- **Requirements**
Repeat word for word the passage of the flight deals article below that begins at the words "This was just" and stops after "inflate luggage prices.".

Online travel agent flight deals: why the price is almost always too good to be true

New Which? research reveals booking a flight through some online travel agents (OTAs) can be more than £100 more expensive than booking direct with airlines, if you add in the cost of luggage and seats.
OTAs often advertise cheap upfront prices for the flight itself. For instance, when searching for a cheap flight to Orlando, eDreams came out cheapest, quoting £556 for a return flight from London Gatwick with British Airways. To book directly with BA, you’d pay £558, £2 more. However, once we added in hold luggage and a seat, the price through eDreams shot up to £814. BA quoted £712 for the same flight with the same extras – £102 less.
This was just one example of an OTA adding significant mark-ups on luggage and seat selection. We carried out 28 price spot checks, checking four different routes flying with four different airlines – BA, EasyJet, Jet2 and Ryanair. We compared them with prices from Gotogate, Kiwi, Opodo and TravelUp, and it was cheaper to book with the airline every time, once we included the add-ons.
The majority of people don’t know that they’re being ripped off, either. A Which? survey in October 2022 found that 60% of those who’d used an OTA to book a flight within the past two years didn’t realise they could inflate luggage prices.

- **Excerpts from spatial question data**

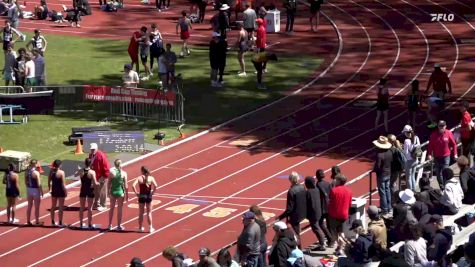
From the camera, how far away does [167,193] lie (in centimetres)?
3409

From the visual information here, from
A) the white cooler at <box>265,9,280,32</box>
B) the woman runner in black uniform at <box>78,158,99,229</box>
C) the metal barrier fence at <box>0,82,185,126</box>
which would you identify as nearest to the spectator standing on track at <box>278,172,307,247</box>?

- **Full answer**
This was just one example of an OTA adding significant mark-ups on luggage and seat selection. We carried out 28 price spot checks, checking four different routes flying with four different airlines – BA, EasyJet, Jet2 and Ryanair. We compared them with prices from Gotogate, Kiwi, Opodo and TravelUp, and it was cheaper to book with the airline every time, once we included the add-ons.
The majority of people don’t know that they’re being ripped off, either. A Which? survey in October 2022 found that 60% of those who’d used an OTA to book a flight within the past two years didn’t realise they could inflate luggage prices.